Brinek: Klarer Trend zur Bildung erkennbar

Bestätigung für erfolgreiche Bildungspolitik von Bildungsministerin Elisabeth Gehrer

Wien, 6. Jänner 2006 (ÖVP-PK) Die aktuellen Daten im "Statistischen Taschenbuch 2005" des Bundesministeriums für Bildung, Wissenschaft und Kultur zeigen einen "klaren Trend zur Bildung" und seien "eine Bestätigung für die erfolgreiche Bildungspolitik von Bildungsministerin Elisabeth Gehrer", so ÖVP-Wissenschaftssprecherin Abg.z.NR Dr. Gertrude Brinek heute,
Freitag. "Noch nie gab es in Österreich so viele Schülerinnen und Schüler in Maturaklassen, so viele ordentliche Erstzugelassene und so viele Studienabschlüsse", so Brinek.
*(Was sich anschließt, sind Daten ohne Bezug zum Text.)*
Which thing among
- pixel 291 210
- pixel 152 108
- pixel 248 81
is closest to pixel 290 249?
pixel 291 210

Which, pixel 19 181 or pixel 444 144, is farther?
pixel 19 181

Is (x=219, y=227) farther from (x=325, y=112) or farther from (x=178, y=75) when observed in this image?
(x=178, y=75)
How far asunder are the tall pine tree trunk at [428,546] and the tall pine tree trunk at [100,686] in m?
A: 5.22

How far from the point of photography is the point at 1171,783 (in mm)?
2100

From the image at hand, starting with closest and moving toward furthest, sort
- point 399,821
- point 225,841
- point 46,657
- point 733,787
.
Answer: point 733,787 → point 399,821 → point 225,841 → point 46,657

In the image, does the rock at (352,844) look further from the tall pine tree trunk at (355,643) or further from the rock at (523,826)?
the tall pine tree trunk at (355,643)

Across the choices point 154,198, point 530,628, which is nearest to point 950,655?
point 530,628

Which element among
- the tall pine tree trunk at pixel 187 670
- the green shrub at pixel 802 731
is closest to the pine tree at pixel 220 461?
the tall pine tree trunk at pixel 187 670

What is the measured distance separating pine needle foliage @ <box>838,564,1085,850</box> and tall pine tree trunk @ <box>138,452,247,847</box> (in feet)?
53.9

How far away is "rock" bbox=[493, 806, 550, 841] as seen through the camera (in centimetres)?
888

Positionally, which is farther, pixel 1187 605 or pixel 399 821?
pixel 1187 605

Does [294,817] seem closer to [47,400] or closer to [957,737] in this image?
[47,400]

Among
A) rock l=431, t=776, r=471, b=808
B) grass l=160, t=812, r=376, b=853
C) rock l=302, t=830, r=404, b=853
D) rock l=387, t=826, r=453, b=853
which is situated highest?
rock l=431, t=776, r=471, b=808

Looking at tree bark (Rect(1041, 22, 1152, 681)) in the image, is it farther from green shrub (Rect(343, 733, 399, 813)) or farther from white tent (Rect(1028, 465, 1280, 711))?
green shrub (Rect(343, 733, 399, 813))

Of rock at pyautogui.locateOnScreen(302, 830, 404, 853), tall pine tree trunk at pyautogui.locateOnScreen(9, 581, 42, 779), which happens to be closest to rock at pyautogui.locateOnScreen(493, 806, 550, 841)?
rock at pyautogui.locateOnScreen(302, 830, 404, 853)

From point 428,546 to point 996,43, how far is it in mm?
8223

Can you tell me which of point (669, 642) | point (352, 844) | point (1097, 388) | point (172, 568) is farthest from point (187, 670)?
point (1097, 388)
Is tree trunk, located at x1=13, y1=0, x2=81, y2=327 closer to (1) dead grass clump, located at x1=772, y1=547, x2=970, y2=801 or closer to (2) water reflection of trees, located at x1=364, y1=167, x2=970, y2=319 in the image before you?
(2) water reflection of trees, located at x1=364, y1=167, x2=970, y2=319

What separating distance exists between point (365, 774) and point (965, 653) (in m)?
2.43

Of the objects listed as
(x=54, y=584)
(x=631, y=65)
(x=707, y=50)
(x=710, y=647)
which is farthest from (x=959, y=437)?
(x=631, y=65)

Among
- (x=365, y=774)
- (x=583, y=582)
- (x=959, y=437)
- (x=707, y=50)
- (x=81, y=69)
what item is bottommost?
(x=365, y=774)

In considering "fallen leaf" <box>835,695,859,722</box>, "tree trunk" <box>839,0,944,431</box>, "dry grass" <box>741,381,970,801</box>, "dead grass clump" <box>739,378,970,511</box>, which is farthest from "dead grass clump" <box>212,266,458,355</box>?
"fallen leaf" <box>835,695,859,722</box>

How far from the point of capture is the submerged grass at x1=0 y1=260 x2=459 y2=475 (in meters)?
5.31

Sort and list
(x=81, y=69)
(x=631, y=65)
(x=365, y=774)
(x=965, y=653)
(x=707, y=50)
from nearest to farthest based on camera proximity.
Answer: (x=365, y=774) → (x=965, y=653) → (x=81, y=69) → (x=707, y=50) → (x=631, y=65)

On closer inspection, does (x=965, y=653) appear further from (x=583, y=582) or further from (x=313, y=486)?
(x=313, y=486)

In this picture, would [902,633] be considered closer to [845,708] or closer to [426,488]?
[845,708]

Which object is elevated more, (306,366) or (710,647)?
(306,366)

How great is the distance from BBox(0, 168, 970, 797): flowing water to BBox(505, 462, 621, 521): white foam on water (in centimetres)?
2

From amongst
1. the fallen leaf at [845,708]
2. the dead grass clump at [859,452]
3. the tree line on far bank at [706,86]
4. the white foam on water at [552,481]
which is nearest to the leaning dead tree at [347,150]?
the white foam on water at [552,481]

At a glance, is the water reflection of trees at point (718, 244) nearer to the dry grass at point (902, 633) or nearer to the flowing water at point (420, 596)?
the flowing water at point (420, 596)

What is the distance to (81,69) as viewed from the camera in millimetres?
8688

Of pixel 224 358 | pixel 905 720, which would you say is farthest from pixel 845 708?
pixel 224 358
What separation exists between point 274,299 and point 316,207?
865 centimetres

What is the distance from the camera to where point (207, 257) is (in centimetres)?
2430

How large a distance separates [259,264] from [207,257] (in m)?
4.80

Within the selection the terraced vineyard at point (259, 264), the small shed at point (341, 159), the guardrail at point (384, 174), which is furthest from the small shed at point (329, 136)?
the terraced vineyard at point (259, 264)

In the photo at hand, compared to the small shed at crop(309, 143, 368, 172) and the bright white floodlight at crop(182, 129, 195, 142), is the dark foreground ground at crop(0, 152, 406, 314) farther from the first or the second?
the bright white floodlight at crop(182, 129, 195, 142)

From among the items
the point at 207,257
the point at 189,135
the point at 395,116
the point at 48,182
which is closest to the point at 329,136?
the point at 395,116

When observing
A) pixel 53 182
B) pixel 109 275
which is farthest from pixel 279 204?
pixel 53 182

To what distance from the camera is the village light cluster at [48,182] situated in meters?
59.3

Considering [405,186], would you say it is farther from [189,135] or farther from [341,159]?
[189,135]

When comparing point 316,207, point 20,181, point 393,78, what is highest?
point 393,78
Besonders erfreulich sei die Tatsache, dass der Anteil der Frauen in all den genannten Bereichen über dem der Männer liege. ****

Brinek hob im Zusammenhang mit der Zahl der Maturantinnen und Maturanten speziell den Anstieg bei den Berufsbildenden Höheren Schulen (BHS) hervor. "Die Steigerung um 38 Prozent ist für mich ein klares Votum für das differenzierte Schulsystem", so Brinek. In weiterer Folge leiste dieses nämlich auch einen wesentlichen Beitrag im Bereich der Jugendbeschäftigung. "Länder, wie das viel zitierte Finnland, die das System der Gesamtschule praktizieren, haben mit einer nahezu doppelt so hohen Jugendarbeitslosigkeit zu kämpfen."

Bildungsministerin Gehrer habe in ihrer bisherigen Amtszeit 30.000 zusätzliche Ausbildungsplätze an den Bundesschulen geschaffen und so ermöglicht, dass immer mehr Jugendliche die Matura machen können. Brinek verwies in diesem Zusammenhang auch auf die 7.000 Jugendlichen, die sich derzeit auf die Berufsreifeprüfung vorbereiten. Es zeige sich, dass auch das duale Ausbildungssystem einen attraktiven Ausbildungsweg darstelle.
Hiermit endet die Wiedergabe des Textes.